Interpretasi Sejarah Mushaf Blawong

Mushaf Blawong berkode BRI 82
Mushaf Blawong berkode BRI 82

Pada tulisan yang lalu berjudul Telaah Nisbat KeSayaan Mushaf Blawong, di bagian akhir, saya sempat melemparkan pertanyaan mengenai siapa penulis Mushaf Blawong, atau setidaknya pertanyaan senada yang mencoba menelusuri asal keberadaan mushaf tersebut. Nah, dalam tulisan kali ini, saya memberikan penjelasan interpretatif berkenaan dengan sejarah Mushaf Blawong sebagai jawaban dari pertanyaan tersebut.

Pengantar

Sebagai pondasi awal, apa yang akan saya paparkan di sini merupakan penjelasan yang bersifat interpretatif. Artinya, ulasan yang ada nantinya berisi kemungkinan-kemungkinan atas data-data yang saya miliki berkaitan dengan Mushaf Gogodalem. Hal ini dikarenakan kurangnya data yang saya miliki mengingat situasi dan kondisi yang tidak memungkinkan bagi saya untuk melakukan kajian lebih lanjut.

Sebagai contoh, kajian filologi berkaitan dengan Mushaf Blawong sudah semestinya dibarengi dengan kajian sejarah atas tokoh-tokoh terkait. Dalam hal ini, penelusuran tentang sejarah Mbah Jamaluddin, utamanya, dan para wali yang lain sangat dibutuhkan sebagai upaya triangulasi data.

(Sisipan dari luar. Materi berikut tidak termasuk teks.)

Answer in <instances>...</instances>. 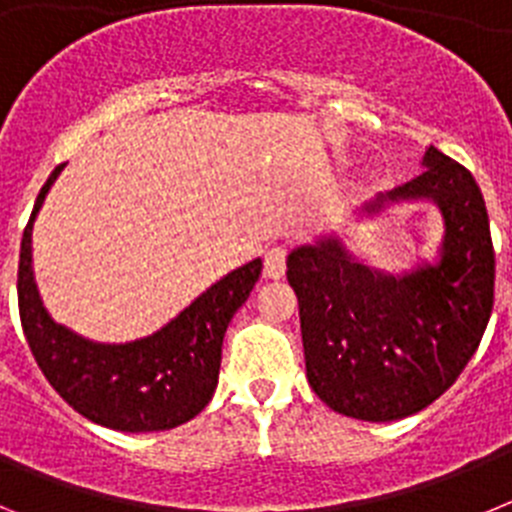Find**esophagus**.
<instances>
[{
	"instance_id": "obj_1",
	"label": "esophagus",
	"mask_w": 512,
	"mask_h": 512,
	"mask_svg": "<svg viewBox=\"0 0 512 512\" xmlns=\"http://www.w3.org/2000/svg\"><path fill=\"white\" fill-rule=\"evenodd\" d=\"M284 271H287V248L284 246L269 248L264 259V274L269 279H282Z\"/></svg>"
}]
</instances>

Mengenai Mbah Jamaluddin dan relasinya terhadap Mushaf Blawong, saya sempat mendapat kritik bahwa, jangan-jangan Mbah Jamaluddin yang selama ini diasumsikan hidup di abad ke-16 dan 17 justru hidup di era belakangan. Sehingga nisbat kepenulisan tetap dapat disandarkan kepada beliau mengingat Mushaf Blawong paling awal datang dari awal abad ke-19 atau sekitar tahun 1820-an.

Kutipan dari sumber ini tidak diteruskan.